La respuesta no se hizo esperar. En una declaración, el expresidente Álvaro Uribe señaló que el actual mandatario “miente a los antioqueños”, insistiendo en que las Autopistas de la Montaña -como se llamaron en su Gobierno- “era un proyecto esencial para la competitividad de nuestra región”, cuyas especificaciones habrían sido recortadas.
No vale la pena entrar a terciar en una polémica que es un capítulo más de una enemistad que trascendió hace rato los terrenos de lo político y que llega a la descalificación personal. Pero el ejemplo sirve para dejar en claro que lejos de disminuir, el clima de polarización en Colombia sigue en aumento.
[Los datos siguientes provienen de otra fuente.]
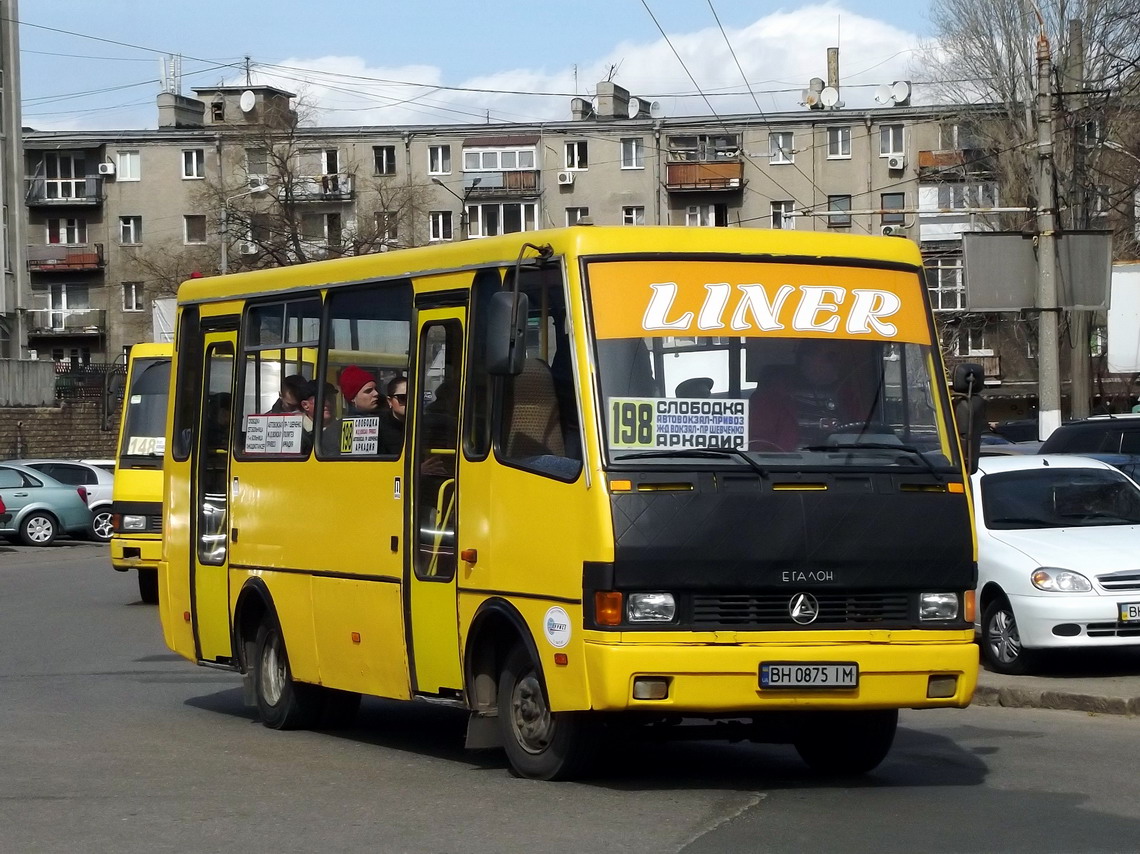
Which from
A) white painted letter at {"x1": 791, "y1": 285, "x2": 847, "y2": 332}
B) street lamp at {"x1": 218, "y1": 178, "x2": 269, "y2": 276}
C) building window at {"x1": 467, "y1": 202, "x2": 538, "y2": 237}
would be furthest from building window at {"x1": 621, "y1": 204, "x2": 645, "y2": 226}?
white painted letter at {"x1": 791, "y1": 285, "x2": 847, "y2": 332}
Y los casos no se restringen solamente a lo que pasa entre el actual inquilino de la Casa de Nariño y su antecesor. En Bogotá, el exalcalde Gustavo Petro ha enfilado baterías contra Enrique Peñalosa, dando muestras de una virulencia inusual al tratar los temas referentes al Distrito. La nueva administración capitalina insinúa que las movilizaciones en contra del servicio de TransMilenio muestran un grado de organización que sorprende, mientras sus opositores usan las redes sociales para atacarla.
En la lista también se pueden incluir las diferencias entre un sector de la prensa y la dirección de la Policía, o el ánimo emplazatorio de los comentaristas radiales, con respecto a la Refinería de Cartagena. La semana pasada, un conocido locutor deportivo dijo ante su audiencia que el caso del proyecto de Ecopetrol es el robo más descarado en la historia del país, a pesar de que no existe una sola acusación de corrupción, por lo menos hasta ahora.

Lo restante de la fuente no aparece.